EXCERPT PROVIDED:
• • • • • • •

Blu is not the whole point of positive parenting that you have to have some form of comeback if it fails - no system is fool proof and the needs of individuals differ - time out is not a punishment it is time away from the situation to discuss it rationale - therefore positive it is only negative if child is sent away on own

glitterfairy · 03/06/2004 15:34

personally I think it is much more scarey to smack when not in anger!

Heathcliffscathy · 03/06/2004 15:34

blu, i have to say i agree with your post re pacific peoples in nz tho from a place of comparative ignorance it must be said: just 6 months spent travelling in NZ. Ghettoisation (sp?) tends to lead to these behaviours imo. doesn't once were warriors make just that point, that actually detachment from the original culture and poverty are at fault rather than anything else...i was stunned at the racism i encountered against these groups from otherwise v enlightened kiwis (not saying this of you piffle!)...

gothicmama · 03/06/2004 15:35

yes it would be cos it would be like cold and calculated- can you smack not in anger or on a power trip?

• • • • • • •

PROVIDED DATA:
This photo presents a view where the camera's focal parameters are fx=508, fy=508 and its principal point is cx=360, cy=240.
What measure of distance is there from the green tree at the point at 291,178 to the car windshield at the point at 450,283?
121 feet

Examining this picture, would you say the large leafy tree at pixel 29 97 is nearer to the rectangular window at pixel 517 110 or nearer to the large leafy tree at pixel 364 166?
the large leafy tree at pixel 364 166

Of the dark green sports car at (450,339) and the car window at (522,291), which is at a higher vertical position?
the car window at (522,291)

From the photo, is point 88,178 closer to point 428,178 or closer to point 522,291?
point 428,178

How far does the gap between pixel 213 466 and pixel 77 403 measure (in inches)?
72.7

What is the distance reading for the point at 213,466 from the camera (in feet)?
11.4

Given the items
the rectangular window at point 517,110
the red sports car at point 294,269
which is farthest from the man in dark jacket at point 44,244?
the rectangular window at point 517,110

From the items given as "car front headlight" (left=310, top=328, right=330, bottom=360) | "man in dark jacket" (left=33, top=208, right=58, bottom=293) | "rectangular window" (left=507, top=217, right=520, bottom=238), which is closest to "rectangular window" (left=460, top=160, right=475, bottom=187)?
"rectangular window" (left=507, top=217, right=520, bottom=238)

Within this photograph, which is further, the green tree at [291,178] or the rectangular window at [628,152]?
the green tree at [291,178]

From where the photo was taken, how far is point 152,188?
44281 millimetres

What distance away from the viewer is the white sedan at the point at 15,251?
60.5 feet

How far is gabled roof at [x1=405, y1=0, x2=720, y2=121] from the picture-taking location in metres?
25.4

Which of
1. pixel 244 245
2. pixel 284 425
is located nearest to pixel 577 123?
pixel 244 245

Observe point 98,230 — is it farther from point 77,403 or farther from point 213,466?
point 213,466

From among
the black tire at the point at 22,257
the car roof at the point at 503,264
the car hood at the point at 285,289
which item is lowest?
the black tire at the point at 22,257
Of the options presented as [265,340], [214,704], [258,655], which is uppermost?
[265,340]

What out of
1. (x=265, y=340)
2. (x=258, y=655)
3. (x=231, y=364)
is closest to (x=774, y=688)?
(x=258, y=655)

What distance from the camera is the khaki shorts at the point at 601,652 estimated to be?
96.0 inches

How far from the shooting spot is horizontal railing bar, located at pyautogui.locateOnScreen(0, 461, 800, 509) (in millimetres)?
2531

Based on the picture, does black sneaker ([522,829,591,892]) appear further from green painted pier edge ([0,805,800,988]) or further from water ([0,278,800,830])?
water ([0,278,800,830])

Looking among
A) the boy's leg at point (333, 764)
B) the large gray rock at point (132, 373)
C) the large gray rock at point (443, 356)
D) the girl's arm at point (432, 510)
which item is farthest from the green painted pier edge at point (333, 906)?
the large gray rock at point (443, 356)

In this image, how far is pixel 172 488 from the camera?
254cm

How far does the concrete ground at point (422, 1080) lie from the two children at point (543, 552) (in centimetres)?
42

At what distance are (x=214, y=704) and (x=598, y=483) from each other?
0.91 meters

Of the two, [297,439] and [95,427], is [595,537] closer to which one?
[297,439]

• • • • • • •

YOUR GOAL:
Answer from the forum discussion on smacking and positive parenting:
(a) According to the first post, when is time out negative?
(b) How long did Heathcliffscathy spend traveling in NZ?
(c) What does glitterfairy find much scarier?

RESULT OF THE EXERCISE:
(a) Only if the child is sent away on their own.
(b) Six months.
(c) Smacking when not in anger.